Something I think I have learned in talking to people with intractable
problems is that it helps to get them talking about other people. (I
say I think I have learned this helps because, in all honesty, I don't
know squat about counseling, and cannot claim to instruct those who
are skilled at it.) When I used to call a friend who had experienced
an unspeakable tragedy, I disciplined myself for months not to ask the
question, "How are you?" or "How are you doing?" I didn't ask because
I already knew. He was doing awful and was filled with unbearable
sorrow most of the time. So I asked about his wife and kids and
activities, and told him (in a way I hope did not come across as
self-absorbed) what was going on with me. He spoke of his grief, and I was thankful he was willing to do that - but thankful also that personal grief was not the only thing he talked about.

If we can help others by getting them to think about others, perhaps
we can use this method on ourselves to alleviate our gloom as well.
There is a scene in Tender Mercies (great film!) where Robert Duvall
finds himself in terrible grief over a sudden loss. He goes outside
and throws a football around with his young stepson, and that helps.

Sunday, April 1, 2007

Singing Faithfulness To The Love Of Your Life (April 1, 2007)

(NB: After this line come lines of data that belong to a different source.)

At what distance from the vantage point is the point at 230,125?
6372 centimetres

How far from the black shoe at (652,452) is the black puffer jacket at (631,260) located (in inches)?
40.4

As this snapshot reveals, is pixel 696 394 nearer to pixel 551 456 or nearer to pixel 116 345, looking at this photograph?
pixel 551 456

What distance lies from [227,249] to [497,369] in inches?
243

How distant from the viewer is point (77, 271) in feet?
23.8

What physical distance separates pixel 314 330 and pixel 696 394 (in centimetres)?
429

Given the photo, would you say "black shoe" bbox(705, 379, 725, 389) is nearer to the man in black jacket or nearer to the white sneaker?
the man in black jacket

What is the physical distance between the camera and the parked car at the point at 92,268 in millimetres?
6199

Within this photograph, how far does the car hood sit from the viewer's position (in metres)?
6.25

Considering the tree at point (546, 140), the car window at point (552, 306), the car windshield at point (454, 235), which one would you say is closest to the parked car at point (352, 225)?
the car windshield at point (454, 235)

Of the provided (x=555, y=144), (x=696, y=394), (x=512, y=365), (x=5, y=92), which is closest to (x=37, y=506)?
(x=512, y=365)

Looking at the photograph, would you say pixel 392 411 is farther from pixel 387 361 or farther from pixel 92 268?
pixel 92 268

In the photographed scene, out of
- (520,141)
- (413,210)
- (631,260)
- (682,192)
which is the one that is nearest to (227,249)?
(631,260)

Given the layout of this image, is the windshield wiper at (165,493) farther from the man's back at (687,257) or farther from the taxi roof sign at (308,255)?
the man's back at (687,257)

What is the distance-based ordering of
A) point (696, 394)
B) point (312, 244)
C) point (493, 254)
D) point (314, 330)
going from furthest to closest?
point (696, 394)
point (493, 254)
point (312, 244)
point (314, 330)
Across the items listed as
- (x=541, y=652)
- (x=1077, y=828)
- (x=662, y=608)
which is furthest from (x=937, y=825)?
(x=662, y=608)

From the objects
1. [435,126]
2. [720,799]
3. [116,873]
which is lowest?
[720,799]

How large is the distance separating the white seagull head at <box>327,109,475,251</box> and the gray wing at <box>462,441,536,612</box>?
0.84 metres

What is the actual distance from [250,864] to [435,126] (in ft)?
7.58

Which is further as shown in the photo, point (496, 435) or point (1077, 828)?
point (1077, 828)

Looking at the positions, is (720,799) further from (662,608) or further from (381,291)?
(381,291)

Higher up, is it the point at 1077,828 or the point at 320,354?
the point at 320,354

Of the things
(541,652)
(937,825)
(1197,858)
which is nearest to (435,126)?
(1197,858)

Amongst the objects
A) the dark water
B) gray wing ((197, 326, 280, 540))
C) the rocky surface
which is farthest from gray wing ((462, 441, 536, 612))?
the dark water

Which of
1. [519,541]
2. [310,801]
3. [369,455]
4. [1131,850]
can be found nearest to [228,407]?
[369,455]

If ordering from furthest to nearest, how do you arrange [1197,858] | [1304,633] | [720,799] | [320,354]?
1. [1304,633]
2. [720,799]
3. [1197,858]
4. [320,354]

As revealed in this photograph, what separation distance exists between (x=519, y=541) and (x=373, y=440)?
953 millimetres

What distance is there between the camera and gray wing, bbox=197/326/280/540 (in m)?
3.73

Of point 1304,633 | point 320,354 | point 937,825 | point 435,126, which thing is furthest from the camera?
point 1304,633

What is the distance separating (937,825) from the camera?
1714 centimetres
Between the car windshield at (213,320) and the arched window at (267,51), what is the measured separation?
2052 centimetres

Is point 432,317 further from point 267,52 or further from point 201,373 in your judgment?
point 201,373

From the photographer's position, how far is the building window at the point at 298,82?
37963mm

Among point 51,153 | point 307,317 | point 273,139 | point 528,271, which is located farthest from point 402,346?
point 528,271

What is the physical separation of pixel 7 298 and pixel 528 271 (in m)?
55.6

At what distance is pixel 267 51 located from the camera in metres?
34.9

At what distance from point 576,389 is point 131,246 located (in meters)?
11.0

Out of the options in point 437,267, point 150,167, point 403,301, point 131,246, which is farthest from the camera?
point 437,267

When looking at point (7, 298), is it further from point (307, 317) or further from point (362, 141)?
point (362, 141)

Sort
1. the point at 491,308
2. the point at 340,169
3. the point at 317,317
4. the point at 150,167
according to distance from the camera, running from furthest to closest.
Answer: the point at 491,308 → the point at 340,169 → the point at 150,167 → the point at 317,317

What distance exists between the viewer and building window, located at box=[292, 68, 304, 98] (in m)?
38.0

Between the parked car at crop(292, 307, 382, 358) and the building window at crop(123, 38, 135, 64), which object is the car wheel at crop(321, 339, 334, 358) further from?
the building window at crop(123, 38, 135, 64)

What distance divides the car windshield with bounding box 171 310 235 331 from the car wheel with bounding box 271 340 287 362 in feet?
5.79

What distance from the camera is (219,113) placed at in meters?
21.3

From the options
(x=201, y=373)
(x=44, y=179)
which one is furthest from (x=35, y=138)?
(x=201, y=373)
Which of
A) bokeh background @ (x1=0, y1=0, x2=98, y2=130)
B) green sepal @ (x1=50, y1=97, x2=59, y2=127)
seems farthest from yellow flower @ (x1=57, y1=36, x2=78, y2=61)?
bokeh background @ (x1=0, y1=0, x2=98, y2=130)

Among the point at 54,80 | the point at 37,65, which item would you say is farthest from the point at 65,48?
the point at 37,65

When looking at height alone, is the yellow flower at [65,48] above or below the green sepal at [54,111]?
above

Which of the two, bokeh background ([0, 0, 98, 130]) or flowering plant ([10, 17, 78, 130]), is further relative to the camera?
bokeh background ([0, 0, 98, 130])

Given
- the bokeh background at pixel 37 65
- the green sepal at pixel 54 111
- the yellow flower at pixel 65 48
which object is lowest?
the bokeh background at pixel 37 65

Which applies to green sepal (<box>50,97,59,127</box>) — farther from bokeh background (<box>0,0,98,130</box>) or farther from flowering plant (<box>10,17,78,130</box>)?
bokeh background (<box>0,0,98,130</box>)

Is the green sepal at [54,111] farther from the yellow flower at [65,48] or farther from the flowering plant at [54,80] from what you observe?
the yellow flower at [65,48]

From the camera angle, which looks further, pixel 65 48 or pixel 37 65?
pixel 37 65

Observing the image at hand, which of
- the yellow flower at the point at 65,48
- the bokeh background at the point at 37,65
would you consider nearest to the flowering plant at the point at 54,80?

My son Ben was surprised that I liked Ben Gibbard's I Will Follow You
Into The Dark
, because the song clearly is sung from the perspective
of an atheist. But it is not the atheism that I like - it is the
promise of faithfulness till death. Gibbard sings to his own
accompaniment on an acoustic guitar:

Love of mine, some day you will die
But I'll be close behind
I'll follow you into the dark
No blinding light, or tunnels to gates of white
Just our hands clasped so tight
Waiting for the hint of a spark

If heaven and hell decide
That they both are satisfied
Illuminate the no's on their vacancy signs
If there's no one beside you
When your soul embarks
Then I'll follow you into the dark

No afterlife, just a barren black nothingness for Gibbard and his
beloved - but at least he promises to be there when she leaves, and
that could be 60 years from now! Presumably he plans to be there for
the intervening years as well. That is good. Not enough Christians
understand the meaning of "till death do us part." If the song
reflects Gibbard's true intent, and, resisting the temptations of
musical stardom, he remains a faithful companion to one woman until
she dies in a nursing home, then, despite his atheism, he will have
done well.

It seems like poor Gibbard had a bad experience with religion when he
was young. He sings,

In Catholic school, as vicious as Roman rule
I got my knuckles bruised by a lady in black
And I held my tongue, as she told me
"Son, fear is the heart of love"
So I never went back


My experience in school was very different. As far as I know, I never
had a Christian teacher - abusive or kindly - but I did have an
English teacher who labored hard to turn me and my classmates into
existentialists. It was a wearisome campaign on the part of an
otherwise outstanding instructor, and my recollection of it has
inspired me just now to work out some alternate lyrics to Gibbard's
tune:


In public school, dismal as Pagan rule
I got my spirit bruised by a skeptic in black
He told me too, that I should read Camus
And learn life is meaningless
So I never went back

When limbo and hell decide
That they both are satisfied
Illuminate the lights on their "Go Away" signs
When Jesus stands beside you
As your soul departs
You'll still be joined unto my heart


Ok, it is not very good yet - this is still a work in progress! But it seems to me that, if an atheist can sing life-long commitment to his beloved in the context of existential gloom, surely we can do the same in the context of divine hope.